As usual you can hear the poems by clicking on the title or the ‘play’ button

XV Easter Dawn

He blesses every love which weeps and grieves

And now he blesses hers who stood and wept

And would not be consoled, or leave her love’s

Last touching place, but watched as low light crept

Up from the east. A sound behind her stirs

A scatter of bright birdsong through the air.

She turns, but cannot focus through her tears,

Or recognise the Gardener standing there.

She hardly hears his gentle question ‘Why,

Why are you weeping?’, or sees the play of light

That brightens as she chokes out her reply

‘They took my love away, my day is night’

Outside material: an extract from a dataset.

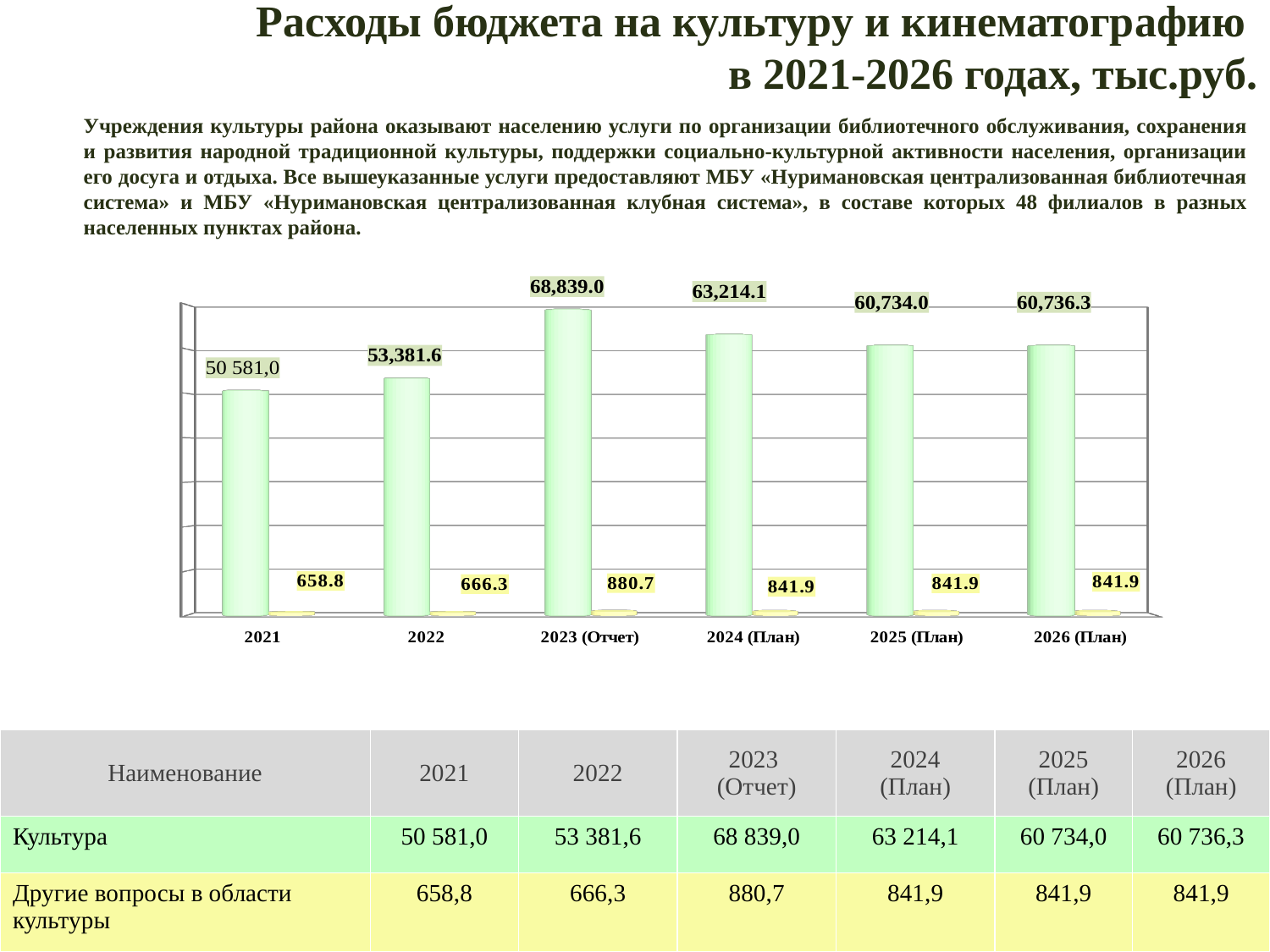
In which year is the Культура bar the highest? 2023 (Отчет) What is the value of the Другие вопросы в области культуры bar for 2023 (Отчет)? 880.7 What is the difference between the Другие вопросы в области культуры values for 2023 (Отчет) and 2024 (План)? 38.8 What kind of chart is shown on the slide? Bar chart In which year is the Другие вопросы в области культуры bar the lowest? 2021 How many year categories are shown on the x axis of the chart? 6 Which is larger, the Культура value for 2022 or for 2024 (План)? 2024 (План) What is the value of the Другие вопросы в области культуры bar for 2021? 658.8 What is the value of the Культура bar for 2023 (Отчет)? 68,839.0 What is the value of the Культура bar for 2021? 50 581,0 In which year is the Культура bar the lowest? 2021 What is the difference between the Культура values for 2023 (Отчет) and 2024 (План)? 5,624.9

And then she hears her name, she hears Love say

The Word that turns her night, and ours, to Day.

 

On Easter Day 

As though some heavy stone were rolled away,

You find an open door where all was closed,

Wide as an empty tomb on Easter Day.

 

Lost in your own dark wood, alone, astray,

You pause, as though some secret were disclosed,

As though some heavy stone were rolled away.

 

You glimpse the sky above you, wan and grey,

Wide through these shadowed branches interposed,

Wide as an empty tomb on Easter Day.

 

Perhaps there’s light enough to find your way,

For now the tangled wood feels less enclosed,

As though some heavy stone were rolled away.

 

You lift your feet out of the miry clay

And seek the light in which you once reposed,

Wide as an empty tomb on Easter Day.

 

And then Love calls your name, you hear Him say:

The way is open, death has been deposed,

As though some heavy stone were rolled away,

And you are free at last on Easter Day.